GOAL 1
In the timeshare forum thread, rewrite the passage that opens with "## timeos2 (Mar" and closes with "get out of.", putting "US-based company" wherever "American based firm" appears.
GOAL 2
According to the contract clause quoted in the timeshare forum thread, which jurisdiction governs legal costs and attorneys' fees?
==== DOCUMENT TEXT
You may want to try to get a discounted buy out of the contract rather than defaulting. Good luck.


----------



## DeniseM (Mar 15, 2013)

More info. about what the OP bought - sounds like a scam in itself.

http://tugbbs.com/forums/showthread.php?p=1433267#post1433267


----------



## Rent_Share (Mar 15, 2013)

From your other post



> In the event of default by OWNER, Value Received shall be due and payable on demand OWNER further agrees that in the event legal action arises in connection with this Agreement, the successful party shall recover from the other, responsible and actual legal costs and attorneys fees as governed by the state of Quintana Roo, Mexico.


 
Unless you have assets in Mexico I cannot imagine what possible consequence a judgment in Mexico will have on your credit rating or financial well being.

If the organization had assets or an office in the US they might have a venue clause that could have you defending a lawsuit in the same state where they had holdings (A judgment in another state has to be reconfirmed In the state where the debtor has assets in order for the judgment creditor to take action.) A Mexican entity has no standing in local court.

If you do default I would scratch Mexico off my list of vacation destinations, Under British Common Law, which the law of the US states is based on (except Louisiana) there is a clear distinction between civil and criminal matters, and unless there is fraud involved you cannot be put in jail for non-payment of a civil debt (anymore), I am not sure I would trust the Federales an/or Policia to hold up to that same standard, since despite their efforts to court tourism, roadside justice and adjudication still occurs.


----------



## timeos2 (Mar 15, 2013)

The potential problem is if an American based firm is paying off the seller based on those loan promises. If that is the case they couldn't care less what or where it went - they gave that group the cash in exchange for the promised loan payments.  And as an American based firm (if they are) they can use American reporting agencies / collection agencies to get that money back. 

You want to be very careful who/what is involved here. If it's all Mexican based and likely two or more Mexican scam operators in collusion then you can safely walk away. But if they have American ties things might not be so easy to get out of.


----------



## bioleal (Mar 15, 2013)

RX8 said:


> Where did you purchase?  Why the change of heart so quickly after purchasing?



- *We purchased a membership at* Hacienda Tres Rios (presumably from Sunset group) in Playa del Carmen, which would give access to all 4 resorts in that cancun/Playa area.  It includes every 2 years: "flex" 1 registered week (studio for $760 w/ option to up-grade for 1 or 2 bed) and an option of 1 "VIP week" (same above but optional) ; and the "right" to pay for 2 weeks/year exchange in their Interclub (network). Both registered and VIP weeks are AI optional.
========
==== SUPPLIED DATA
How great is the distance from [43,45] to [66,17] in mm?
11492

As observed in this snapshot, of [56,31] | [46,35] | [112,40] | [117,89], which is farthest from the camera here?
========
CORRECT ANSWER 1
## timeos2 (Mar 15, 2013)

The potential problem is if an US-based company is paying off the seller based on those loan promises. If that is the case they couldn't care less what or where it went - they gave that group the cash in exchange for the promised loan payments.  And as an US-based company (if they are) they can use American reporting agencies / collection agencies to get that money back. 

You want to be very careful who/what is involved here. If it's all Mexican based and likely two or more Mexican scam operators in collusion then you can safely walk away. But if they have American ties things might not be so easy to get out of.

CORRECT ANSWER 2
The state of Quintana Roo, Mexico.